Daiwa Capital Markets analyst Jame Osman said the Temasek offer was a surprise for two reasons: first, he said, the sharp downward revisions to consensus forecasts seem to be at unfavorable odds with the timing of the privatization decision. Second, the privatization "appears to be a step away from the regulator's policy to separate 'nationalized' public transport infrastructure from a more liberalized and 'market-based' environment for operators," Osman said.
S&P Global Ratings said Wednesday it had revised its rating outlook on SMRT to stable from negative, affirming its AAA long-term corporate credit rating.
Shares of SMRT rose 6.80 percent to S$1.65 by mid-afternoon. Shares of Singapore's other rail operator, ComfortDelGro, fell 1.7 percent. Comfort DelGro, through its majority-owned SBS Transit, operates two rail lines in Singapore currently.

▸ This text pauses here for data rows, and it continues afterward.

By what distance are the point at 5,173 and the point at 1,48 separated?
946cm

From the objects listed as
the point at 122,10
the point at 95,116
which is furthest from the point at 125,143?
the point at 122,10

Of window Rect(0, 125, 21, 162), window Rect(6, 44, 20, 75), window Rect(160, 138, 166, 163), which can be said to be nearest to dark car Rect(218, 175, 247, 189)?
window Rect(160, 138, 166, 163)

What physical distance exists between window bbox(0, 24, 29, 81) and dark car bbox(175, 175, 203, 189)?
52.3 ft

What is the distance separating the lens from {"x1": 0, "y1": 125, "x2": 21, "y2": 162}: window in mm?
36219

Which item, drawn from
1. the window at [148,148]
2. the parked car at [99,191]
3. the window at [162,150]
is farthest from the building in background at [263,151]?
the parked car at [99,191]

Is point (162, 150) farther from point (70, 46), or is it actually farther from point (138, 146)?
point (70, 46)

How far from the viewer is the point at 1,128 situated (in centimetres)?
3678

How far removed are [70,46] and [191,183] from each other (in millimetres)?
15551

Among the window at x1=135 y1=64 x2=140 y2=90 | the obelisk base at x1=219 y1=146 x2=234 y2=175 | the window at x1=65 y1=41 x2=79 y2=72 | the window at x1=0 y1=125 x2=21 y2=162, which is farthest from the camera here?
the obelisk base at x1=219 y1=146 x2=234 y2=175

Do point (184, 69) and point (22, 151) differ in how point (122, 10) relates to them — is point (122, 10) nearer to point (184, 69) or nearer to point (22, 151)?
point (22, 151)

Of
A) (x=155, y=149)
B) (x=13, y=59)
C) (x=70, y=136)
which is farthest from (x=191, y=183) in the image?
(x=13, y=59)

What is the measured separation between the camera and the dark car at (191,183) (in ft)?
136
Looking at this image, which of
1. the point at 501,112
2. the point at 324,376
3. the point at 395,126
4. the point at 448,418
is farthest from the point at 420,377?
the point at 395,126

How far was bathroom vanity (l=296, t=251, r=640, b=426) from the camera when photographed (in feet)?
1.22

Elsewhere, shares of IMAX China in Hong Kong surged 5.57 percent, after the company announced earnings results. The company, which makes giant movie screens, reported its first-half 2016 revenue in Greater China was at $55.1 million, up 25.51 percent on-year.
IMAX China also signed 79 new theaters in the first half of 2016, up 339 percent from 18 theater signings on-year and compared with the 74 theaters signed in all of 2015.
"As a result of this momentum, we have raised our 2016 theater installation guidance to 115 theaters, up from the original guidance of 100 systems," said Richard L. Gelfond, chairman of IMAX China in a press statement.
In the currency market, the dollar maintained its strength against a basket of currencies, trading at 96.965, off a session high of 97.183, but up from levels near 96.00 in the previous week.